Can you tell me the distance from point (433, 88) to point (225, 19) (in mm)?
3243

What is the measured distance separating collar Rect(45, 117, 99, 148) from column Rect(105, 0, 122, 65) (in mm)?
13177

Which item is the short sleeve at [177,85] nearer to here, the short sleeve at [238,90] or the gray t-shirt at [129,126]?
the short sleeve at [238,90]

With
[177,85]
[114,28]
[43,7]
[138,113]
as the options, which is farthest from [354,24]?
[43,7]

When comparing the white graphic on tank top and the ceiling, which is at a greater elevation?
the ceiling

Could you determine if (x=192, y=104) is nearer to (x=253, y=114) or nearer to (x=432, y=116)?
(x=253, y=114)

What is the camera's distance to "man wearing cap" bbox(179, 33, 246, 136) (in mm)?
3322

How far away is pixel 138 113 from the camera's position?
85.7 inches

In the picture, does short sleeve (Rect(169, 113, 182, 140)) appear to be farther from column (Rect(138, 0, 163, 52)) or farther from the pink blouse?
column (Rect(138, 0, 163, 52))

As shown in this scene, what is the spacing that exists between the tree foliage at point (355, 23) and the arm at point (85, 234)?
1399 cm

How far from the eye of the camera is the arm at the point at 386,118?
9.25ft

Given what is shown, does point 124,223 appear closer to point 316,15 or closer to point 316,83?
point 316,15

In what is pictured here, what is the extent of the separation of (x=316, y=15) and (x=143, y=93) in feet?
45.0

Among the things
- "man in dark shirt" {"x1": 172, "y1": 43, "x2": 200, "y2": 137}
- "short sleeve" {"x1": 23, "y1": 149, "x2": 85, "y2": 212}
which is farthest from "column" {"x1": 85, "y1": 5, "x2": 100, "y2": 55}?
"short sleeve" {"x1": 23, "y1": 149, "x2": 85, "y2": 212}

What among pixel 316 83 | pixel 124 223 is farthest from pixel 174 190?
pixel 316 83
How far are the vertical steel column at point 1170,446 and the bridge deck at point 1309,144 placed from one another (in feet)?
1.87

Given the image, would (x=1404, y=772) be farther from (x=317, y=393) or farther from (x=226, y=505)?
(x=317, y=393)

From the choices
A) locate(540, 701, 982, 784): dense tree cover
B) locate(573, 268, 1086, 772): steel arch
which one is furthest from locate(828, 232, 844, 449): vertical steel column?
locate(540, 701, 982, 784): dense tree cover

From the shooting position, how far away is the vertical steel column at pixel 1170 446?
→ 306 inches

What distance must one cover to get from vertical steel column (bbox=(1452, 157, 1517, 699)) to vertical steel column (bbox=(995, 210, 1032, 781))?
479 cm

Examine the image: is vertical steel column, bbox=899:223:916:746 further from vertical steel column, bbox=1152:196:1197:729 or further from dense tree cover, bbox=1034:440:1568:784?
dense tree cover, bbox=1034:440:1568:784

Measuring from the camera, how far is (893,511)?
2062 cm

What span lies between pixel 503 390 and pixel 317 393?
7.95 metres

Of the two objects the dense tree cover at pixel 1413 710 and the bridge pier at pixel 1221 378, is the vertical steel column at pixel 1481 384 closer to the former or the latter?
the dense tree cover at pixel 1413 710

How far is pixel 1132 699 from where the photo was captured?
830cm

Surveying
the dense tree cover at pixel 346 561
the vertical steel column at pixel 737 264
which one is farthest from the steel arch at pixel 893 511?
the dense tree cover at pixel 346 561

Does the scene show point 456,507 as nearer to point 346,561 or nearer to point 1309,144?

### Directions for this task
Reproduce word for word everything from the line containing "How far is pixel" down to the last of the entries above, including both of those lines.

### Result of this exercise
How far is pixel 1132 699 from where the photo was captured?
830cm

Surveying
the dense tree cover at pixel 346 561
the vertical steel column at pixel 737 264
which one is farthest from the steel arch at pixel 893 511?
the dense tree cover at pixel 346 561

Does the scene show point 456,507 as nearer to point 346,561 or nearer to point 1309,144?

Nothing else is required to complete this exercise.